The task below uses Bad Hamlet to create an alphabetized list of all of the distinct words spoken by Hamlet in Act 5, Scene 1. The steps are ordered so that each builds on the preceding one, and if you get stuck on a step (required or extra-credit; for example, if you aren’t able to convert words to lower case or remove punctuation), it’s okay to skip it and proceed to the next step (but tell us that you’ve done that). Submit your answers in a markdown document, with backticks around the XPath expressions, specifying the XPath expression for each step (they are cumulative, so each will look like a modified version of the immediately preceding one). That is, you answer will look like a numbered list of XPath expressions, one expression for each of the steps below.
We suggest working in the XPath/XQuery Builder
view (accessible from the
<oXygen/> menus at Window → Show View) because the expression gets very long.
(To run an expression in the Builder, click on the red sideways triangle at the top
of the Builder panel. The Enter key just creates a new line; it doesn’t execute the
expression.) Using the simple mapping operator (!
) and the arrow
operator (=>
), where possible, will improve the legibility, but it is
possible to complete these steps without those operators. You can split your
expression into multiple lines in the Builder, which will also improve
legibility.
Required steps
- Write an XPath expression that returns all of Hamlet’s lines
(
<l>
elements) in Act 5, Scene 1. There are 43 of them. Our solution does not use any functions. - Modify your answer above to provide both the
<l>
elements and the anonymous blocks (<ab>
elements). There are 91 anonymous blocks, so the total number of lines of both types is 134. Our solution does not use any functions. -
Modify your answer to the preceding step to break the text into a single list of all of the words in all of those lines. Our solution used the
tokenize()
function.This word list will include words inside the four stage directions that are children of the line elements in this scene. For extra credit, exclude those from your result, so that you are returning only the words spoken by Hamlet.
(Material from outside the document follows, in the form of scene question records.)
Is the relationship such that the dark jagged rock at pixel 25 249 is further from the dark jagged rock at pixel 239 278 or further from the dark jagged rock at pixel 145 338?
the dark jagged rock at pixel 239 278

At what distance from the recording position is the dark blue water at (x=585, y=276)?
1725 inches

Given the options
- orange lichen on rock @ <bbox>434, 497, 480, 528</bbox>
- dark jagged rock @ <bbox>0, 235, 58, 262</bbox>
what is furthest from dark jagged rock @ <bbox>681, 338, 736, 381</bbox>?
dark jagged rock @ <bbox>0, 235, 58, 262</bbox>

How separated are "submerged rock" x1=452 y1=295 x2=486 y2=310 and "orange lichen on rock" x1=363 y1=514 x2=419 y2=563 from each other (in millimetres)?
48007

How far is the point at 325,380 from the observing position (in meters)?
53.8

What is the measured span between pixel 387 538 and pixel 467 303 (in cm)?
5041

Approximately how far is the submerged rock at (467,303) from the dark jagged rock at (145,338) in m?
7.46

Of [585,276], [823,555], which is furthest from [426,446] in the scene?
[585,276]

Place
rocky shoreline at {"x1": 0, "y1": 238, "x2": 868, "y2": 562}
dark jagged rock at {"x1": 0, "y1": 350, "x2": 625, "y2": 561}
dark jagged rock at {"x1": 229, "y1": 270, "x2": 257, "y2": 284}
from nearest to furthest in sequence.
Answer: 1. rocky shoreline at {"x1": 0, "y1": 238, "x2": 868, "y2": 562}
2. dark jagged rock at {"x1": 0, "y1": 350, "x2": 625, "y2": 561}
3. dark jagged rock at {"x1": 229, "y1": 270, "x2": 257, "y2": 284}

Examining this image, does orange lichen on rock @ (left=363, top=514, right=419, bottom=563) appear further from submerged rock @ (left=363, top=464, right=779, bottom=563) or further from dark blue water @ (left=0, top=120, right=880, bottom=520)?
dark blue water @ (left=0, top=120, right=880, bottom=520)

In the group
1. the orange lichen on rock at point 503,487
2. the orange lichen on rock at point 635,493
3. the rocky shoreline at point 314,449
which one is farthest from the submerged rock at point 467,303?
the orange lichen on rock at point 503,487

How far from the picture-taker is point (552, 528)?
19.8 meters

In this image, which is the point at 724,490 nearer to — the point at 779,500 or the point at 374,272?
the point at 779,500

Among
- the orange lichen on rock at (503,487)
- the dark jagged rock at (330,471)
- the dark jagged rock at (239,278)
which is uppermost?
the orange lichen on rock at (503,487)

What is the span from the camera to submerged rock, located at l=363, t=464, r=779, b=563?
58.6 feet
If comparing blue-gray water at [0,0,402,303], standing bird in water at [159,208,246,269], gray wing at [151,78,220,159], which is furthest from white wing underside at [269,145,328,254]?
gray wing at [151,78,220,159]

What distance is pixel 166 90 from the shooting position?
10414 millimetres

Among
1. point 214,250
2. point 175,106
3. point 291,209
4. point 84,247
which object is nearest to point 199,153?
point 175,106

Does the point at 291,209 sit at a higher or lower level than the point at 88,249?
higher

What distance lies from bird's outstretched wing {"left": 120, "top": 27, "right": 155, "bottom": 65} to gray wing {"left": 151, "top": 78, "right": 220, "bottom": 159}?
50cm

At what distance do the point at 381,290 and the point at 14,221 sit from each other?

- Modify your answer to return all of those words in lower case, that is, convert
words with initial capital letters to all lower case. Our solution uses the
lower-case()
function.
Extra-credit steps
- Modify your answer to strip all punctuation except hyphens and apostophes. Our
solution uses the
replace()
function. - Modify your answer to remove duplicate words. Our solution uses the
distinct-values()
function. - Modify your answer to sort the distinct words alphabetically. Our solution uses
the
sort()
function. - The first word in our alphabetized list is just a blank, so remove it. Our solution uses a predicate (checking whether the word is equal to the empty string), but no additional functions.